Na deze introductie laat Robbert deelnemers ervaren hoe ze deze visie in de winkel kunnen realiseren: “Wij geloven dat geluk toeneemt als er verbinding ontstaat, maar daar moet je wel iets voor doen. Bijvoorbeeld om de toonbank heen lopen om de tas met zojuist aangekochte producten aan een minder valide klant te overhandigen. Of op je hurken gaan zitten als je de krentenbol aan een kind geeft, zodat je op ooghoogte bent. Juist in dit soort kleine dingen proberen we het verschil te maken.” Robbert geeft nog een voorbeeld: ’Met Kerst stond ik in de winkel in Ypenburg. Het was een hele drukke dag geweest en ik zag dat er in de vitrine nog vier sneeuwpopgebakjes lagen. Het was enkele minuten voor sluitingstijd. In de winkel zat een gezin dat iedere week bij ons komt lunchen. Op dat moment had ik een keuze: gooi ik de gebakjes in de afvalemmer of pak ik ze in en geef ik ze mee? Ik koos voor het laatste, liep naar onze vaste klanten en zei: “Wat fijn dat jullie hier altijd komen lunchen. Deze gebakjes zijn voor jullie.” De reactie die ik kreeg zal ik nooit vergeten. Ze waren helemaal ontroerd en vonden het prachtig.’
Naast de University is Robbert betrokken bij kleine en grotere initiatieven om verbinding met de buurt te creëeren. Zo hebben ze het bouwdorp van YMCA in Ypenburg ondersteund door 200 kinderen en tientallen begeleiders een week lang van vers brood te voorzien. Een prachtig voorbeeld van de visie. ’Ik ervaar het als bijzonder dat ik kan doen wat ik leuk vind en wat het bedrijf nodig heeft. Daarin word ik ondersteund door de eigenaren.’
Wat betekent dit voor jou als leidinggevende?

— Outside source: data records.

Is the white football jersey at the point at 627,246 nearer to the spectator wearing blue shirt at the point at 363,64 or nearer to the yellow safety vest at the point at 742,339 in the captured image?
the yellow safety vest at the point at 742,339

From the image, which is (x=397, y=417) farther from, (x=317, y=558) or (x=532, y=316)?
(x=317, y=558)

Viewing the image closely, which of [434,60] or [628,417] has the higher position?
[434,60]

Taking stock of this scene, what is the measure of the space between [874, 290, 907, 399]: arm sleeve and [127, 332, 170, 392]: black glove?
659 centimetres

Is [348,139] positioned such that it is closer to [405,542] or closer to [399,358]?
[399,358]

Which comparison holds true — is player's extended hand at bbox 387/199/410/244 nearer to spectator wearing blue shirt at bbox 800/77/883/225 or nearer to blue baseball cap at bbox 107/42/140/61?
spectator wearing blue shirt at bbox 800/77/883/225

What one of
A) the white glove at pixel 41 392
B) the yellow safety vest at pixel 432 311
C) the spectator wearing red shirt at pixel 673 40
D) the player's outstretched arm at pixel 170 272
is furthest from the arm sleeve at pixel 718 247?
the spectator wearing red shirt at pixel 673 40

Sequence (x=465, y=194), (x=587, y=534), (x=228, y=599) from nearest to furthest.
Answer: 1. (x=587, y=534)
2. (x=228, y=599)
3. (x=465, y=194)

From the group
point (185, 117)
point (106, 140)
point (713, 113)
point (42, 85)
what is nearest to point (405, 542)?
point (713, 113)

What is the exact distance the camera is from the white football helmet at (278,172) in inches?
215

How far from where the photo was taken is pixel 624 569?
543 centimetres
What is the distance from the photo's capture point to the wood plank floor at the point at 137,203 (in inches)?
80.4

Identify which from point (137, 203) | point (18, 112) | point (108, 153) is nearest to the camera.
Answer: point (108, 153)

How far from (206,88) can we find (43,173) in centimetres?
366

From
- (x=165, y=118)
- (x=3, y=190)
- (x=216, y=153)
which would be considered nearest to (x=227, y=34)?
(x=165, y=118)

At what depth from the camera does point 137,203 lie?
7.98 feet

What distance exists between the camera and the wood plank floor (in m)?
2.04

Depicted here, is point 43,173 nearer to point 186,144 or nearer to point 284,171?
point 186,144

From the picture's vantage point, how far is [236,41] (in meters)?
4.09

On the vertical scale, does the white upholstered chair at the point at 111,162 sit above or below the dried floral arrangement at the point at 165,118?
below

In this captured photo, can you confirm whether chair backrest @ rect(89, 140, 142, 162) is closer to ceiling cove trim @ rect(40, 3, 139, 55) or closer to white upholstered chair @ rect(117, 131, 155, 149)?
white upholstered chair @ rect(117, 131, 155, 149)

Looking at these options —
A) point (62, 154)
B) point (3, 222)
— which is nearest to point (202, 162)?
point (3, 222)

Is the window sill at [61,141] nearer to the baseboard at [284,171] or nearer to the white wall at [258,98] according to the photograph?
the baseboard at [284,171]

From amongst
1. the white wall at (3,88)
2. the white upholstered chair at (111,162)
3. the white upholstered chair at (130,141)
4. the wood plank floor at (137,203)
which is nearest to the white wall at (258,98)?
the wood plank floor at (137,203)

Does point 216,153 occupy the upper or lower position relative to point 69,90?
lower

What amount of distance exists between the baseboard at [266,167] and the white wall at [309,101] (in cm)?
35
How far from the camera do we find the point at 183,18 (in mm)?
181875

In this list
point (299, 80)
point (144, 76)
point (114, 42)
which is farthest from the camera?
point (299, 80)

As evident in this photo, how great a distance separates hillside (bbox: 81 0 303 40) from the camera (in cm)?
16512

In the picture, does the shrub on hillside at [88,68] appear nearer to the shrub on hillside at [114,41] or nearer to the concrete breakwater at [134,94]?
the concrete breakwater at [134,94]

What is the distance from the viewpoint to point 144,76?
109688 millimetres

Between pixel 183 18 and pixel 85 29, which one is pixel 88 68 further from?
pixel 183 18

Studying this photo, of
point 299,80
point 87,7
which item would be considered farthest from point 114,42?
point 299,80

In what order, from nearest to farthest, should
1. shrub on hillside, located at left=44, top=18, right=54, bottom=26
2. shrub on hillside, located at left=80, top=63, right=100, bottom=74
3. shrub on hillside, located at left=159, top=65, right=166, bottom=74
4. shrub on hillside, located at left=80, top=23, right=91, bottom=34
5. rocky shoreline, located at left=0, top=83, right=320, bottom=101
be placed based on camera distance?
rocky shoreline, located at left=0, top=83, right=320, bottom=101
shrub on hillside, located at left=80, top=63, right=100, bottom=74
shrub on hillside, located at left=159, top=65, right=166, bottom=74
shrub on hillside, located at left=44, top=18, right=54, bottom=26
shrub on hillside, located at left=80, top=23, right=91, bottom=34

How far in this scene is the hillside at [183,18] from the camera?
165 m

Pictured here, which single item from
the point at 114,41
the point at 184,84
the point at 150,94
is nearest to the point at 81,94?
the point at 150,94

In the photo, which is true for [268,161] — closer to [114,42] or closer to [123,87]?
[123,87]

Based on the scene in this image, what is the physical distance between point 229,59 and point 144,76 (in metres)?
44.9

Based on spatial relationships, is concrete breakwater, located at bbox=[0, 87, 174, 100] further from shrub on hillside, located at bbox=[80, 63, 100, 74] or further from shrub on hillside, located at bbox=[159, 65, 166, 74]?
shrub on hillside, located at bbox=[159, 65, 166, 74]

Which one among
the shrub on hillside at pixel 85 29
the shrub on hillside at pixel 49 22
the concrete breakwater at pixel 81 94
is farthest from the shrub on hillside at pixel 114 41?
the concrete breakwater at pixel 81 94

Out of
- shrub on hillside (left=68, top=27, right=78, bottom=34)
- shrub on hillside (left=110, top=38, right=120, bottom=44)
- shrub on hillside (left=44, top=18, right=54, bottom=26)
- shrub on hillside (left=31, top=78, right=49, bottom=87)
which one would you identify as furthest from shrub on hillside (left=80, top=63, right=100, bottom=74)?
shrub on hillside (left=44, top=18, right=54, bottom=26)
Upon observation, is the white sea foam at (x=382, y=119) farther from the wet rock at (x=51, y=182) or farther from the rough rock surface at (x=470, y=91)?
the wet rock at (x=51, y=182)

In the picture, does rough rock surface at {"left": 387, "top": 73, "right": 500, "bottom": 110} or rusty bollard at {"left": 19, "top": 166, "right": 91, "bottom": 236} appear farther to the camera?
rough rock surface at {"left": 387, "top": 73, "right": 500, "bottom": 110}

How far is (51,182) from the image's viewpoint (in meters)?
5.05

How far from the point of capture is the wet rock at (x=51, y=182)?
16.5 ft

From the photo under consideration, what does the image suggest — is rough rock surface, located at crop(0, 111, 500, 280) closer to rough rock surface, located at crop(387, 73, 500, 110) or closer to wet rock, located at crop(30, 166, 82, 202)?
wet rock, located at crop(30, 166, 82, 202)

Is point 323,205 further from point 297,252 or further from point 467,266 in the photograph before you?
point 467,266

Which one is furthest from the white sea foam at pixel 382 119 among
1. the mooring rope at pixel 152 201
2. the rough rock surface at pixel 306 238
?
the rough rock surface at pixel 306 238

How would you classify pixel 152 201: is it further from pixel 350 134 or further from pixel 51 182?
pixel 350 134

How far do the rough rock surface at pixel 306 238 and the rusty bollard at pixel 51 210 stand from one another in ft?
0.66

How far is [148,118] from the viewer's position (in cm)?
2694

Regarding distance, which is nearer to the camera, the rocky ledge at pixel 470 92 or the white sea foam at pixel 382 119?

Je primaire taak als leidinggevende verschuift van loslaten of anders vasthouden, naar ruimte maken en beweging stimuleren. In de recente managementliteratuur (Ricardo Semler, Simon Sinek, Wouter ’t Hart, Frederick Laloux) wordt dit vaak aangeduid met ’nieuw’ of ’anders’. Het probleem met deze literatuur is dat men nog steeds de organisatie centraal stelt. Het gaat over zelfsturende organisaties, verdraaide organisaties, reinventing organizations, et cetera. Daardoor ligt de nadruk onbedoeld toch weer op het systeem. Organisch leiderschap vergt een andere benadering van jou als leidinggevende. Niet het systeem, maar de mensen en hun samenwerkingsrelaties staan centraal. Dat vergt andere vaardigheden zoals: luisteren, mensen verbinden met hun morele besef, dienstbaarheid tonen, vertrouwen hebben in mensen, inventiviteit stimuleren, voortdurend werken aan relaties en verbondenheid, en mensen stimuleren om het beste te geven voor de gemeenschap waar ze deel van uitmaken.